Now, for the uninsured. We have millions of uninsured people in America. Because medical offices aren’t obligated to treat them and emergency rooms are, they wait out their illnesses until they get to the point that they need emergency care. Preventative care is and always will be cheaper than emergency care. And who is paying for that more expensive emergency care? Taxpayers.
So, if you have health insurance, you’re not only paying for other members with your premium and other out of pocket costs, but you’re also paying for the uninsured’s care with your taxes. If you can’t afford health insurance, your taxes are not only paying for other’s care, but also your own if you need the emergency room.
If our taxes are already paying for care and our premiums are paying for care, why not just eliminate the extra money padding insurance company’s pockets and just pay for it all with our taxes?

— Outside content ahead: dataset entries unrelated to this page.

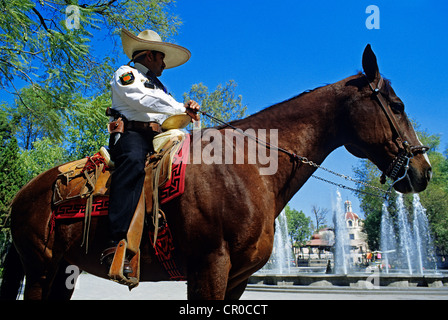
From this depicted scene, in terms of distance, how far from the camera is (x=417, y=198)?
3716cm

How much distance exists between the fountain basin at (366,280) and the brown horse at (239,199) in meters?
12.1

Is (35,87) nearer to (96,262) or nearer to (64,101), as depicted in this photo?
(64,101)

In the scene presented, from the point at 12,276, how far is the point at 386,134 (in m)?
4.30

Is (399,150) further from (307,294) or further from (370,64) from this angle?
(307,294)

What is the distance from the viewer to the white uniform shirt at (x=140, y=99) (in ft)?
10.2

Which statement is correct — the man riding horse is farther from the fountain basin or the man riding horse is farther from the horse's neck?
the fountain basin

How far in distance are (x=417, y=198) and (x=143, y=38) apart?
4064cm

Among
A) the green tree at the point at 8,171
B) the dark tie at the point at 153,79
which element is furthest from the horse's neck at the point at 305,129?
the green tree at the point at 8,171

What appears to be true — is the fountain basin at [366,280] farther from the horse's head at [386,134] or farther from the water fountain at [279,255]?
the horse's head at [386,134]

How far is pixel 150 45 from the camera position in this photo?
3510 mm

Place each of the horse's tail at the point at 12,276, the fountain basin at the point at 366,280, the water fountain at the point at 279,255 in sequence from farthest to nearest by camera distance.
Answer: the water fountain at the point at 279,255 < the fountain basin at the point at 366,280 < the horse's tail at the point at 12,276

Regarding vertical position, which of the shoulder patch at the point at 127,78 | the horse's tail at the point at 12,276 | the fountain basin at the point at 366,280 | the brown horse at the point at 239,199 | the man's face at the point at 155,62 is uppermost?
the man's face at the point at 155,62

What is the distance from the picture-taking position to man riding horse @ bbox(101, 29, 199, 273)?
9.51 ft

The last time I was offered health insurance, it would have cost $400 a month with a deductible of $1,500, meaning I would have to pay a minimum of $1,500 plus my monthly premiums in one year for the insurance to kick in and cover any services. I’d rather have a slight increase in my tax bill if it means that I don’t have to pay an insurance company to screw me over.
No one — not one person — who advocates for a universal health plan want’s “free stuff”. What we want is for the taxes that we already pay to go toward the health and benefit of all Americans, not just ourselves.
I won’t pretend to be an expert on healthcare policy and I won’t pretend to have all the answers. The truth is that no policy is without flaws and there’s no way to please everyone. There will always be complaints and dissatisfaction with the way a country is run.
That being said, I find it pretty unbelievable that we are supposedly the best country in the world, yet we have some of the worst health outcomes of developed nations. Canada’s system isn’t perfect, but it’s a lot better than ours and we can learn not only from Canada, but from every other developed nation that has progressed to seeing that healthcare should be about the patients and not about profit.
We cannot claim to be number one when we fall so far behind on such an important issue.